*** SUPPLIED RECORDS Section Begins ***
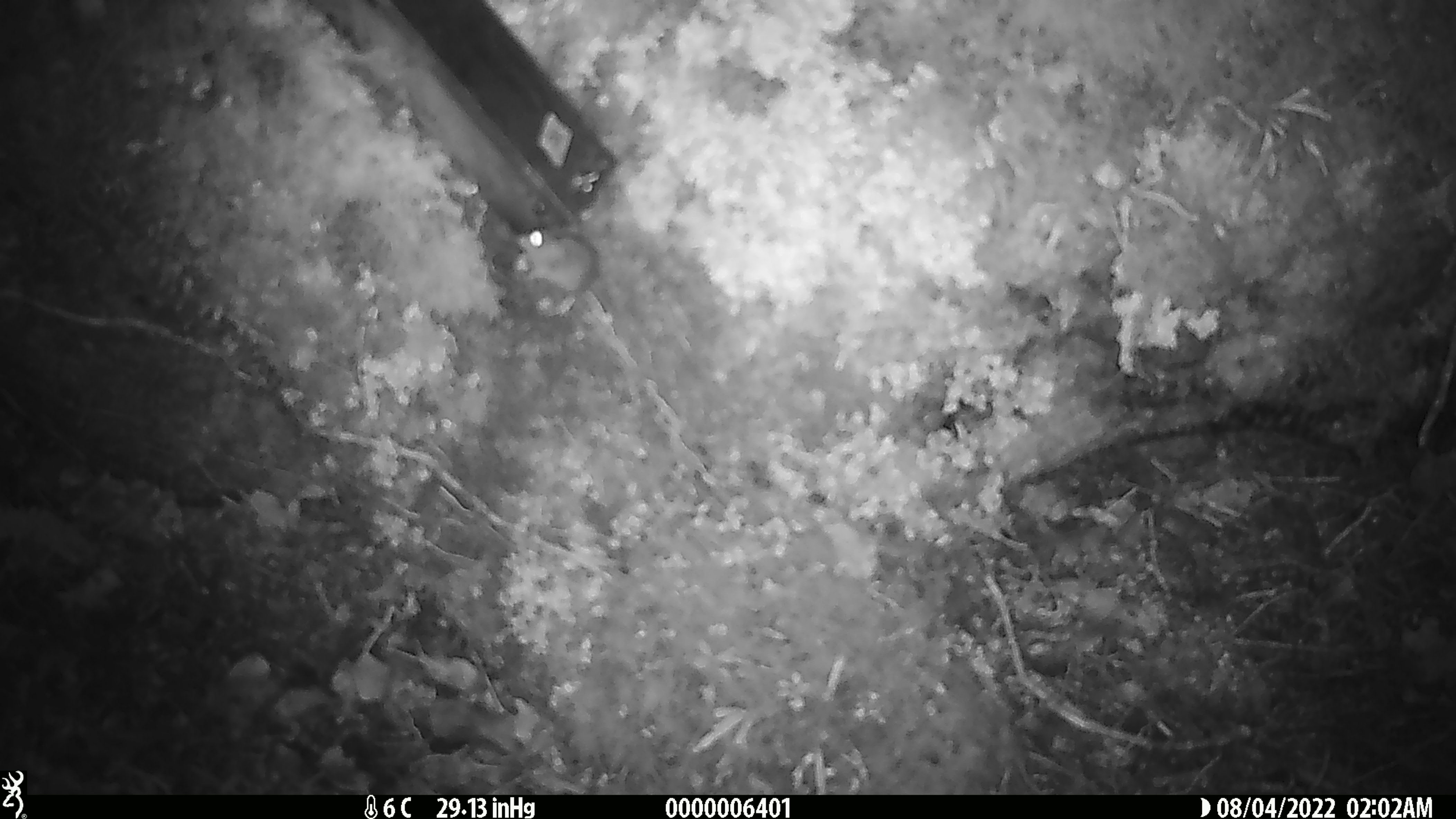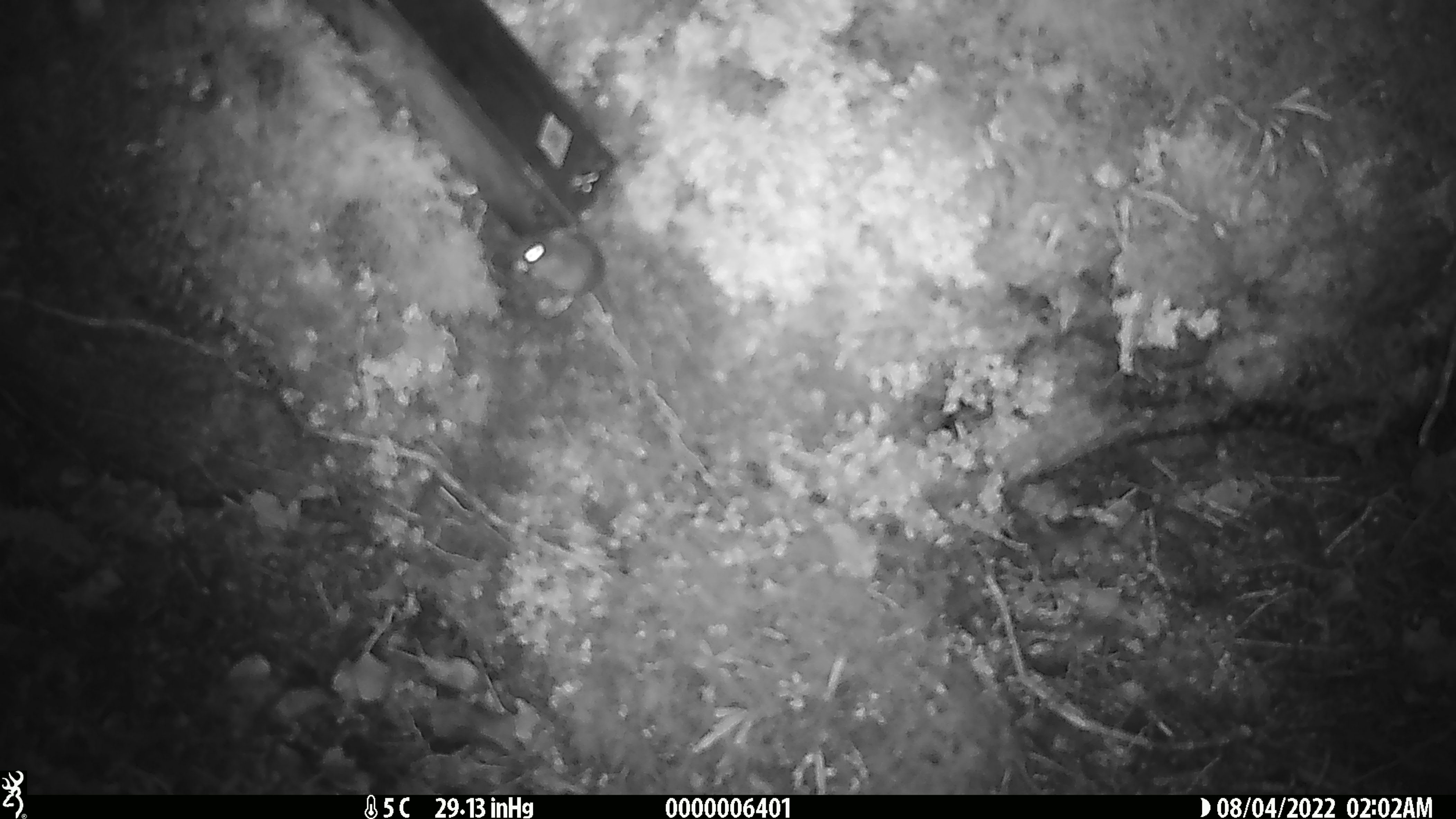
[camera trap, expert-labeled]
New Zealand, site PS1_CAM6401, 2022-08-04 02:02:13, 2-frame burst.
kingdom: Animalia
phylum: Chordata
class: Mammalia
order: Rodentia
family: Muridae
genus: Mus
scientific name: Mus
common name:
*** SUPPLIED RECORDS Section Ends ***
[TASK STATEMENT]
From the line containing "kingdom: Animalia" to the final line of the data above, transcribe every line exactly and nothing more.

[SOLUTION TO THE EXERCISE]
kingdom: Animalia
phylum: Chordata
class: Mammalia
order: Rodentia
family: Muridae
genus: Mus
scientific name: Mus
common name:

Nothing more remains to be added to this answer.